14-1 違和感
――〈しばらく前に、支部を出て行かれました〉。
ワルターの言葉を聞いたライナルトの動揺は、その場にいた誰の精神にも響くほどのものだった。
ジェラールが
知らなかったとはいえ、決闘自体の前提がひっくり返された――差し出せないものを秤にのせていたことの重大さが、ライナルトにはよくわかったのだろう。
決闘における約束を反故にすれば、連合規則に則って罪を問われることになる。
相手がはぐれ魔術師であっても、正しいルールのもと戦ったのであれば、連合属魔術師同士の場合と同じように、決闘の結果は尊重されるものだ。
すぐにジェラールを連れ戻さなくてはならない。ライナルトは、決闘相手であるルーヴェンスへの詫びもそこそこに、〈すぐに戻る。何かあったらルカを探せ〉と言い残し、支部を飛び出していった。
決闘の結果ももちろんだが、実際のところは、ジェラールの安否こそが心配で、気が気でなかったのだろう。
ジェラールを案ずるライナルトの気持ちは、種類は違うとしても、よく理解できる――エントランスの地下部に残されたウィリアムは、二人の親しい兄貴分のことを思いながら、ちらりとルーヴェンスの方を見やる。

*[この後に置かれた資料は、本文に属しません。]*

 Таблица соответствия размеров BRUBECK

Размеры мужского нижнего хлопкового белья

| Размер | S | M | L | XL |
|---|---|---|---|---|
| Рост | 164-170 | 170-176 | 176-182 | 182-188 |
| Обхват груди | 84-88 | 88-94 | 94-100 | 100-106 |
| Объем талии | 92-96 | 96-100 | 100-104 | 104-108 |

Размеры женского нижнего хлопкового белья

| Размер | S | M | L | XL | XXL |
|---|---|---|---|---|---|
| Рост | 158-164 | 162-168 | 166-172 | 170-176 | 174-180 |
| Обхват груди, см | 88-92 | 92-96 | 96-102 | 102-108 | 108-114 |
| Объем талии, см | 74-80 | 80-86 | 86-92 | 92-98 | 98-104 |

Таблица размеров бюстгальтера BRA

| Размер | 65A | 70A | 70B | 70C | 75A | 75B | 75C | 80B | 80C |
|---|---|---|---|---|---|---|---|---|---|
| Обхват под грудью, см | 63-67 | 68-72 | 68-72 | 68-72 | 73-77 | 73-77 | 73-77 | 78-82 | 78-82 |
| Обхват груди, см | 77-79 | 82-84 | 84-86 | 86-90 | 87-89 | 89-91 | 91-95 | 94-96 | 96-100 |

ワルターの告白の後、一悶着あって、ロデリオとワルターを解放する代わりに、ウィリアムが人質としてここに残ることになった。
ロデリオは持ち場に戻り、ワルターも、ジェラールがライナルトと入れ違いに帰ってきた際ジェラールに状況を伝える役目とともにエントランスに戻されたのだった。
ルーヴェンスの方はというと、〈話が違う〉とは言ったものの、ライナルトを強く責めることはなく、人質を入れ替えることについても二つ返事で受け入れた。
不正を犯したウィリアムと二人きり、理不尽に待たされるばかりの状況になっても、ただ壁にもたれて突っ立っているばかりのルーヴェンスに、ウィリアムは内心の疑念をさらに募らせる。